Je souhaite également que nous avancions très vite en ce qui concerne un texte permettant non pas d'expérimenter mais de généraliser le recours aux bracelets anti-rapprochement afin de lutter contre les violences conjugales. Vous le savez, le Gouvernement va organiser, le 3 septembre prochain, un Grenelle consacré à cette question dramatique. Cela permettra de mobiliser l'ensemble des acteurs. Sans attendre ce Grenelle, j'aurai besoin d'un texte pour avancer sur la question des bracelets anti-rapprochement. J'y travaille avec Guillaume Vuilletet, qui avait été très mobilisé sur cette question lors de l'examen du projet de loi de programmation, tout comme Guillaume Gouffier-Cha, Philippe Gosselin – et l'ensemble de la commission des Lois, d'ailleurs.

Dans un autre domaine, j'ai souhaité, avec mes collègues Christophe Castaner et Gérald Darmanin, qu'une mission soit confiée à Jean-Luc Warsmann et Laurent Saint-Martin afin de rendre encore plus efficace notre dispositif de confiscation des avoirs criminels. L'Agence de gestion et de recouvrement des avoirs saisis et confisqués (AGRASC) est née d'une initiative parlementaire de Jean-Luc Warsmann, qui était alors président de la commission des Lois. Il me paraissait assez naturel que les députés concernés puissent évaluer ce dispositif et proposer, d'ici à la fin du mois d'octobre, des pistes pour en améliorer l'économie. Je crois en effet que l'AGRASC est un instrument permettant de rendre les peines effectives et efficaces.

Un travail est également en cours avec vos collègues Jean-Michel Mis et Sylvain Maillard sur les ventes volontaires, afin de moderniser l'institution qui représente et régule la profession de commissaire-priseur – je veux parler du Conseil des ventes. Nous travaillons ensemble à un texte. La démarche pourrait aboutir au dépôt d'une proposition de loi en septembre. Il s'agit de donner à la profession les moyens de s'adapter aux enjeux auxquels elle est confrontée, par la promotion d'une activité qui est très importante dans notre pays, lequel est attaché au patrimoine, mais aussi par le maintien d'un haut niveau d'exigence en termes de déontologie et de bonnes pratiques.

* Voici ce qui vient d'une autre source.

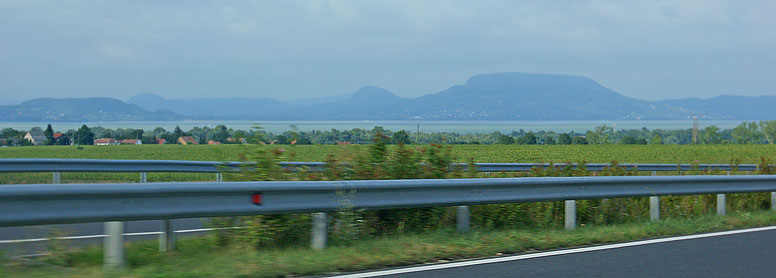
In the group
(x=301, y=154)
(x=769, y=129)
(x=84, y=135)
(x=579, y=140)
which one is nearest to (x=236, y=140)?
(x=301, y=154)

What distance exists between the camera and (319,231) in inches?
285

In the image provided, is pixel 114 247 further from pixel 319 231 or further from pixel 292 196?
pixel 319 231

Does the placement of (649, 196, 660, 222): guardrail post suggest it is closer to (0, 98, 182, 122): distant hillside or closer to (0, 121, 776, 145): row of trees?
(0, 121, 776, 145): row of trees

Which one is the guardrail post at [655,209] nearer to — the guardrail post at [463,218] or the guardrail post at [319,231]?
the guardrail post at [463,218]

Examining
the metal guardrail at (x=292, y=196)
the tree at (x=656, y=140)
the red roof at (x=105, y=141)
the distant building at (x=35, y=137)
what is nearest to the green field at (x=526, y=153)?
the red roof at (x=105, y=141)

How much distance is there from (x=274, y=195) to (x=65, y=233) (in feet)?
6.56

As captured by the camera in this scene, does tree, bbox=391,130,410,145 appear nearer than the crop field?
Yes

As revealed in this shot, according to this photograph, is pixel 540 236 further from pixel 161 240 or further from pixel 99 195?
pixel 99 195

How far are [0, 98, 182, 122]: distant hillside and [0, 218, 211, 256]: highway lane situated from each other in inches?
1228

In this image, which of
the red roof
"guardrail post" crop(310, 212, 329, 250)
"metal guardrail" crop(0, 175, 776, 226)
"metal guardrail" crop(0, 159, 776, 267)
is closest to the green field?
the red roof

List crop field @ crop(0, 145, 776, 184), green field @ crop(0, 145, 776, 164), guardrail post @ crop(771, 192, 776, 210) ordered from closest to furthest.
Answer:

Enfin, et même si je suis attentive à toutes les initiatives prises au sein de la commission des Lois – je pense notamment à la mission relative à l'action de groupe, conduite par Philippe Gosselin et Laurence Vichnievsky –, vous comprendrez que je suivrai de très près les travaux de la mission d'information sur le secret de l'instruction, menée par Didier Paris et Xavier Breton. Les atteintes au secret de l'instruction ne sont en effet pas acceptables car elles conduisent souvent à organiser sur la place publique et au sein de l'opinion un procès qui doit d'abord être une oeuvre de justice. La question est bien sûr extrêmement délicate et mérite d'être traitée avec précaution. Je suis certaine que vos rapporteurs sauront mettre à plat le sujet et le débroussailler de manière dépassionnée.

Vous le voyez, notre programme de travail commun est considérable. Je pourrais citer d'autres projets encore, et parler de l'attention que je porte à divers rapports qui ont déjà été déposés, notamment celui de MM. Diard et Poulliat, relatif à la radicalisation dans les services publics, sujet qui exige une vigilance de tous les instants. Je souhaite vous dire, et j'en terminerai par là, que je suis toujours à votre écoute pour soutenir vos initiatives et répondre à vos interrogations. Cela me paraît extrêmement important si l'on veut améliorer de manière très concrète le travail de la justice.